Maple Syrup Urine Disease

  • Author: Olaf A Bodamer, MD, PhD, FAAP, FACMG; Chief Editor: Luis O Rohena, MD  more...
Updated: Nov 04, 2014


Maple syrup urine disease (MSUD) is an aminoacidopathy secondary to an enzyme defect in the catabolic pathway of the branched-chain amino acids leucine, isoleucine, and valine. Accumulation of these 3 amino acids and their corresponding keto acids leads to encephalopathy and progressive neurodegeneration in untreated infants. Early diagnosis and dietary intervention prevent complications and may allow for normal intellectual development. Consequently, MSUD has been added to many newborn screening programs, and preliminary results indicate that asymptomatic newborns with MSUD have a better outcome compared with infants who are diagnosed after they become symptomatic.

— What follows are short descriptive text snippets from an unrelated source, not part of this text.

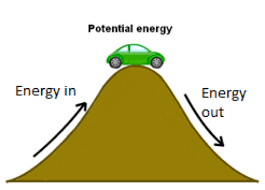 Learn Work Power And Energy Meaning Concepts Formulas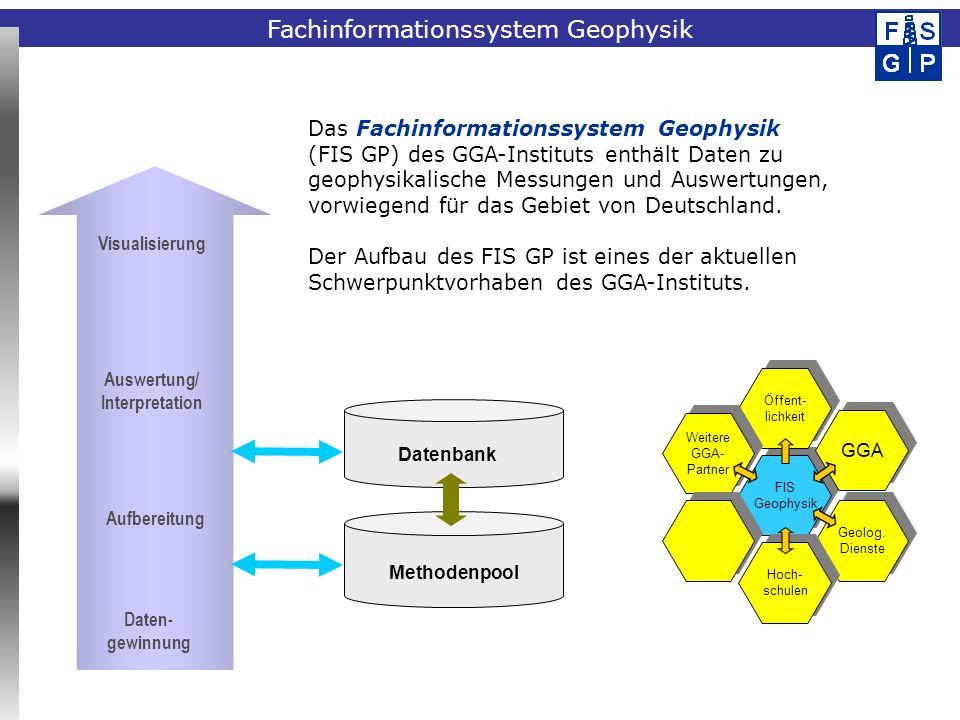 Fachinformationssystem Geophysik Visualisierung Auswertung/ Interpretation Aufbereitung Daten- gewinnung Datenbank Methodenpool FIS Geophysik Geolog.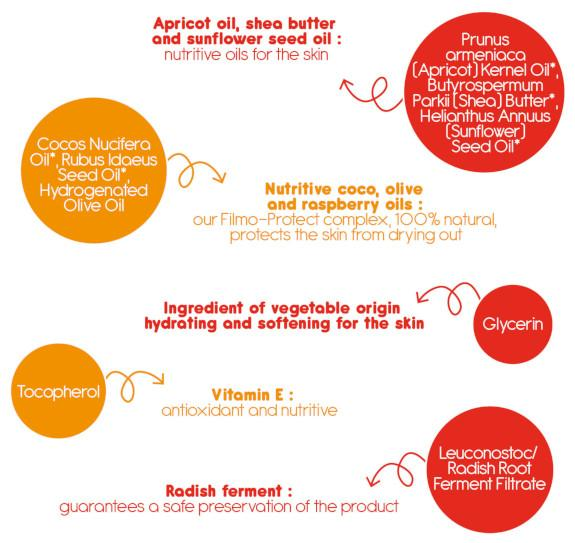 Apricot oil, shea butter and sunflower seed oil: nutritive oils for the skin. Nutritive coco, olive and raspberry oils: our Filmo-Protect complex, 100% natural, protects the skin from drying out. Ingredient of vegetable origin hydrating and softening for the skin. Vitamin E: antioxidant and nutritive.  Radish ferment: guarantees a safe preservation of the product.
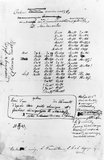 Mendeleev's manuscript of the periodic table, 1869.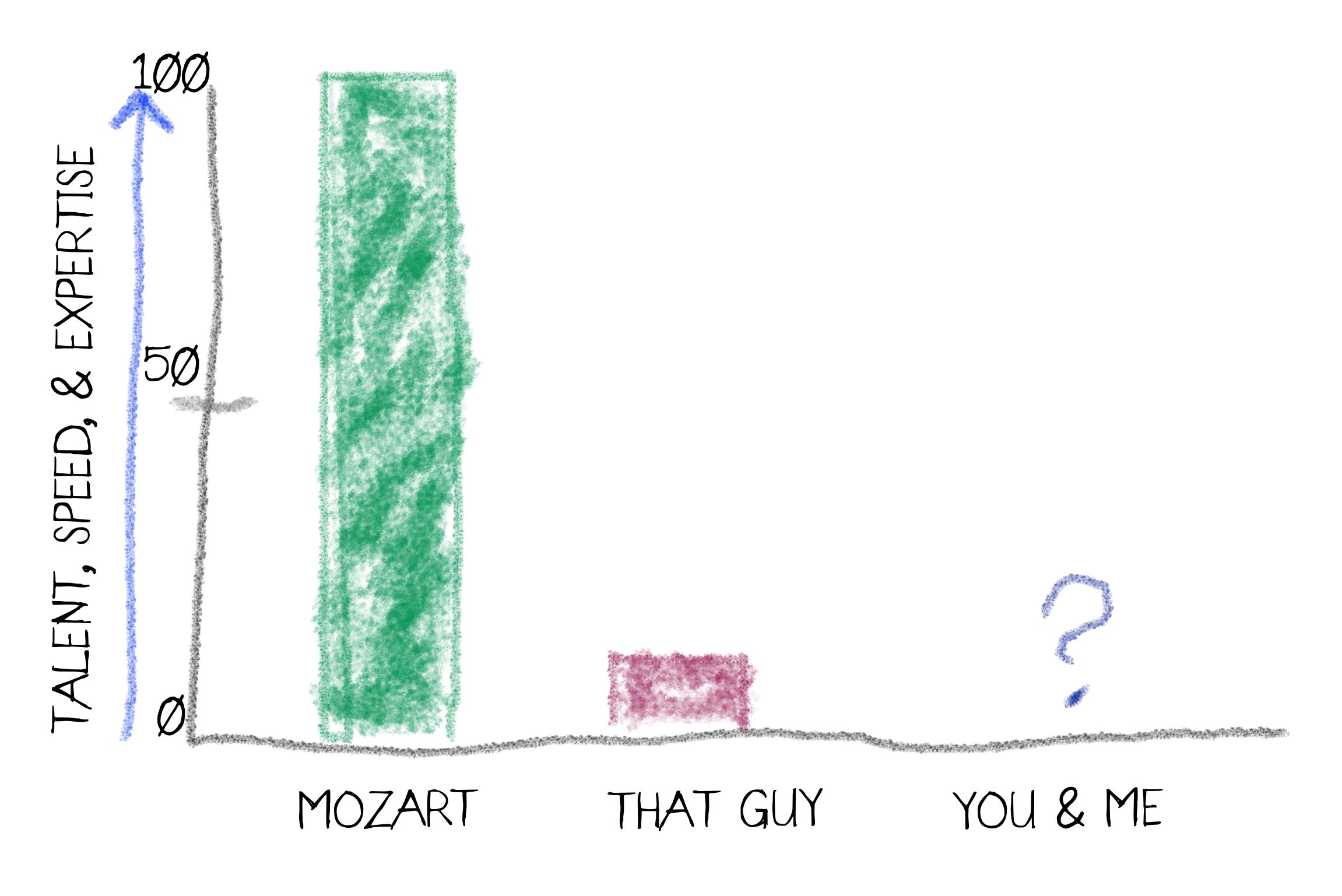 img mozart graph.jpg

In 1954, Menkes et al reported a family in which 4 infants died within the first 3 months of their lives because of a neurodegenerative disorder. The urine of these infants had an odor resembling maple syrup (burned sugar).[1] Therefore, this disorder was called maple sugar urine disease and, later, maple syrup urine disease. In the following years, Dancis et al identified the pathogenetic compounds as branched-chain amino acids and their corresponding alpha-keto acids.[2] In 1960, Dancis et al demonstrated that the enzymatic defect in MSUD was at the level of the decarboxylation of the branched-chain amino acids.[3] Snyderman et al initiated the first successful dietary treatment of MSUD by restricting intake of branched-chain amino acids.[4] In 1971, Scriver et al reported the first case of thiamine-responsive MSUD.[5] The branched-chain alpha-keto acid dehydrogenase (BCKD) complex was purified and characterized in 1978.[2]



MSUD is caused by a deficiency of the BCKD complex, which catalyses the decarboxylation of the alpha-keto acids of leucine, isoleucine, and valine to their respective branched-chain acyl-CoAs. These are further metabolized to yield acetyl-CoA, acetoacetate, and succinyl-CoA.[6, 7]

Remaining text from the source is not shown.